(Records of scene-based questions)
^^^^
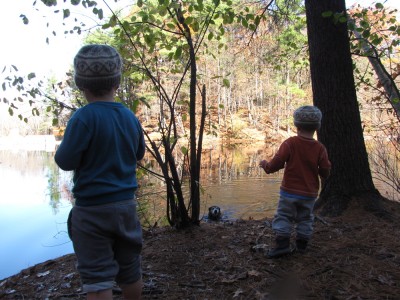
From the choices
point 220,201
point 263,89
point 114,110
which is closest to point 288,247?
point 114,110

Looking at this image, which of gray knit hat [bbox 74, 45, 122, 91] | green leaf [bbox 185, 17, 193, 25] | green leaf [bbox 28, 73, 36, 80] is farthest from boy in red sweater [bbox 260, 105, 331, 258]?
green leaf [bbox 28, 73, 36, 80]

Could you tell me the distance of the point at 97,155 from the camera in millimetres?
1913

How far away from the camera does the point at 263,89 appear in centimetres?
3728

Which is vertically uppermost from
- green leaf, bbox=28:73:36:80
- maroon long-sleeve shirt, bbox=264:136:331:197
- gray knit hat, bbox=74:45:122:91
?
green leaf, bbox=28:73:36:80

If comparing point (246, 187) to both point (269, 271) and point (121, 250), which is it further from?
point (121, 250)

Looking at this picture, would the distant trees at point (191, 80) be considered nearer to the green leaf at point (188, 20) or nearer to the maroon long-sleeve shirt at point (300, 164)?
the green leaf at point (188, 20)

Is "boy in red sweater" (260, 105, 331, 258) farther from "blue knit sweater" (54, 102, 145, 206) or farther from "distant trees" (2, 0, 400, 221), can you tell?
"blue knit sweater" (54, 102, 145, 206)

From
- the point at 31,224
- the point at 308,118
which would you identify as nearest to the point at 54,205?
the point at 31,224

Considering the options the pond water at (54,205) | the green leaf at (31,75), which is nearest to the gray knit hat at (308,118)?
the pond water at (54,205)

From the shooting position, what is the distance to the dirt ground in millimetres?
2666

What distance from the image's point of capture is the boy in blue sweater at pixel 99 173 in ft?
6.16

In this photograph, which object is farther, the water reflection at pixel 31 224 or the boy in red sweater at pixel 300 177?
the water reflection at pixel 31 224

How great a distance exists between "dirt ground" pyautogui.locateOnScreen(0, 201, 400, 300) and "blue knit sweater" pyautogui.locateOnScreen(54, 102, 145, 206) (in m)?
1.14

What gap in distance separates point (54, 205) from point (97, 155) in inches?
380
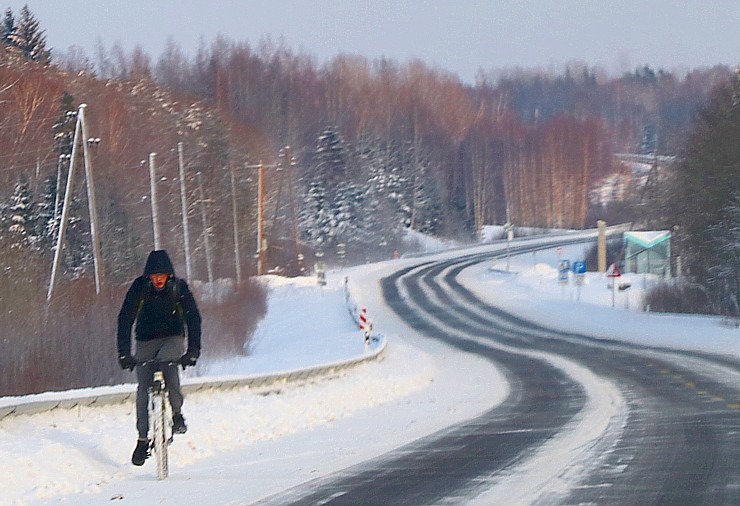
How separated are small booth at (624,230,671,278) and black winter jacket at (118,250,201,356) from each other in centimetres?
4269

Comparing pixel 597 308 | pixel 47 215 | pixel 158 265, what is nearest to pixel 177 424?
pixel 158 265

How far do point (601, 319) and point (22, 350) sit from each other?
24410mm

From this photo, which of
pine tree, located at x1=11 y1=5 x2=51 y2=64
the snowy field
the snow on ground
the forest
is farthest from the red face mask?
pine tree, located at x1=11 y1=5 x2=51 y2=64

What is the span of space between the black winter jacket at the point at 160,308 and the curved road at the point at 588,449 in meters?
1.76

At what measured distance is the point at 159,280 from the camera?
9.14m

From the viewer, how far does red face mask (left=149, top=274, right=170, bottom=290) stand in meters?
9.13

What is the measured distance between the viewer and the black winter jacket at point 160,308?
912cm

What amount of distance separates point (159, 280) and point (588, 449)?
458 cm

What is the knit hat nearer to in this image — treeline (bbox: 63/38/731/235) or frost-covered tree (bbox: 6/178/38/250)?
frost-covered tree (bbox: 6/178/38/250)

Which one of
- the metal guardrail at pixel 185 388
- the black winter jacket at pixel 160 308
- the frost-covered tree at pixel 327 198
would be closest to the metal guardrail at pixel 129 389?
the metal guardrail at pixel 185 388

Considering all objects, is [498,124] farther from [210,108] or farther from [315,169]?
[210,108]

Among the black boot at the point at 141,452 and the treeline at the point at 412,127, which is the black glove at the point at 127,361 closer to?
the black boot at the point at 141,452

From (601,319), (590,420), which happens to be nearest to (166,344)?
(590,420)

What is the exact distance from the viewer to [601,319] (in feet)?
129
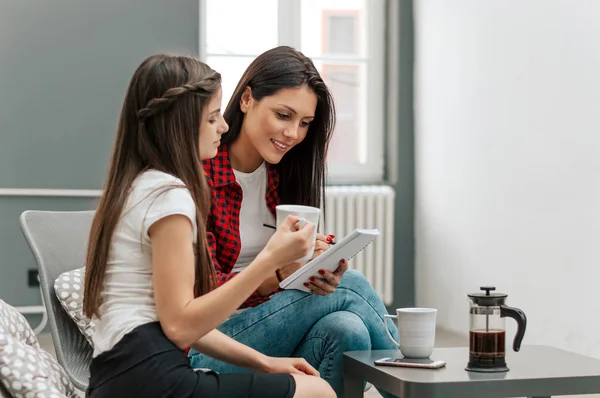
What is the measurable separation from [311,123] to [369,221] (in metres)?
2.61

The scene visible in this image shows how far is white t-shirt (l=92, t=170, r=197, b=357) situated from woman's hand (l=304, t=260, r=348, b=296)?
51 cm

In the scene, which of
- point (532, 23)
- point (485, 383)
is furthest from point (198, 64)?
point (532, 23)

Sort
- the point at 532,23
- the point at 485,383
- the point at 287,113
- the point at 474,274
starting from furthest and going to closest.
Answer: the point at 474,274, the point at 532,23, the point at 287,113, the point at 485,383

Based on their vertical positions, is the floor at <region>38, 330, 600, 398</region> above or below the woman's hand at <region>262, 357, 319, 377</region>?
below

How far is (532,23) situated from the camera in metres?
3.88

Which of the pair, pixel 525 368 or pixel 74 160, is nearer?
pixel 525 368

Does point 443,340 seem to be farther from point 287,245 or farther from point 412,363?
point 287,245

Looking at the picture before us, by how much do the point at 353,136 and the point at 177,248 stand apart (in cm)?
371

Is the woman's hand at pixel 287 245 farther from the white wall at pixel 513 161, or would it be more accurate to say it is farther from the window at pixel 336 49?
^^^^
GOAL OF THE EXERCISE >> Copy word for word the lines of the listing above, from the line with "From (601,319), (590,420), which" to the line with "Answer: the point", including both of those lines. Leave the pictures out of your answer.

OUTPUT FOR THIS TASK >>
From (601,319), (590,420), which happens to be nearest to (166,344)?
(590,420)

What is the exact distance from the viewer to [601,319] (in feet)?
129
What is the measurable separation from [311,123] to [369,221] (in metres)?
2.61

The scene visible in this image shows how far is white t-shirt (l=92, t=170, r=197, b=357) situated from woman's hand (l=304, t=260, r=348, b=296)?
51 cm

In the scene, which of
- point (532, 23)
- point (485, 383)
is furthest from point (198, 64)?
point (532, 23)

Sort
- the point at 532,23
- the point at 485,383
- the point at 287,113
- the point at 474,274
starting from furthest and going to closest.
Answer: the point at 474,274, the point at 532,23, the point at 287,113, the point at 485,383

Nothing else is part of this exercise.